His- and GB1-tagged full-length FUS protein was purified from Escherichia coli under denaturing conditions with affinity chromatography. Overnight incubation with tobacco etch virus nuclear-inclusion-a endopeptidase (TEV protease) and subsequent second affinity column removed the tags. Protein was concentrated in the presence of 6 M urea up to 1.5 mM, similar to the FUS N-terminal domain (NTD) protocol67. To induce phase separation, the stock protein solution was diluted to a final concentration of 50 μM in a buffer (50 mM 4-(2-hydroxyethyl)-1-piperazineethanesulfonic acid (HEPES), 150 mM NaCl, pH 7.5). RNA was added to the FUS solution in the form of poly-U (Sigma-Aldrich) at a final concentration of 0.5 mg ml–1. To image the droplets in fluorescence, 1 μM Alexa Fluor 647 (ThermoFisher Scientific) was mixed into the droplet solution, where it partitioned into the condensed phase.

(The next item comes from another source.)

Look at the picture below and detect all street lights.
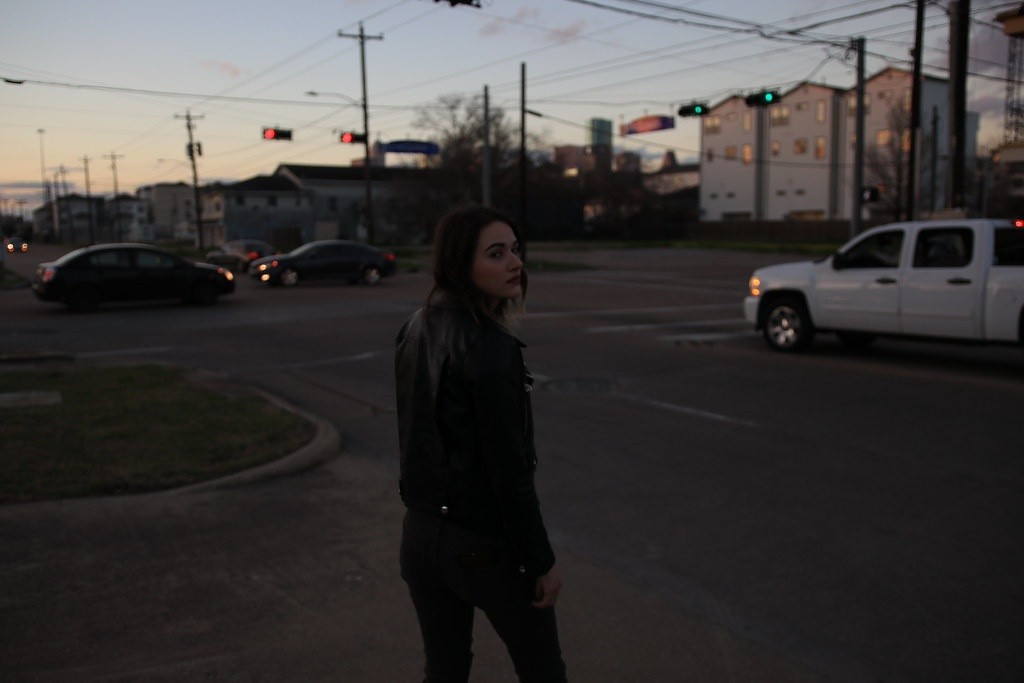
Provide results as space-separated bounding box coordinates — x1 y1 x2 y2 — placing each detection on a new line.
306 89 375 245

Then, 10% rhodamine-tagged porcine tubulin (Cytoskeleton) was mixed with purified bovine tubulin in tubulin buffer (80 mM piperazine-N,N′-bis(2-ethanesulfonic acid) (PIPES), 1 mM ethylene glycol-bis(β-aminoethyl ether)-N,N,N′,N′-tetraacetic acid (EGTA), 2 mM MgCl2, pH 6.9). This was either added to the droplets as sub-units at a final concentration of 0.1 mg ml–1, or first polymerized in the presence of 1 mM GTP and stabilized with Taxol (Paclitaxel, ThermoFisher Scientific). A small amount of the resulting microtubules were then added to the droplet solution.

Directly after mixing, the droplets were pipetted between sandwiched coverslips containing a coating of oil with 2% FluoroSurfactant (RAN Biotechnologies). The coverslips were sealed and imaged with ×60 water-immersion lens (NA = 1.2) on the same confocal microscope used to record the cell stacks.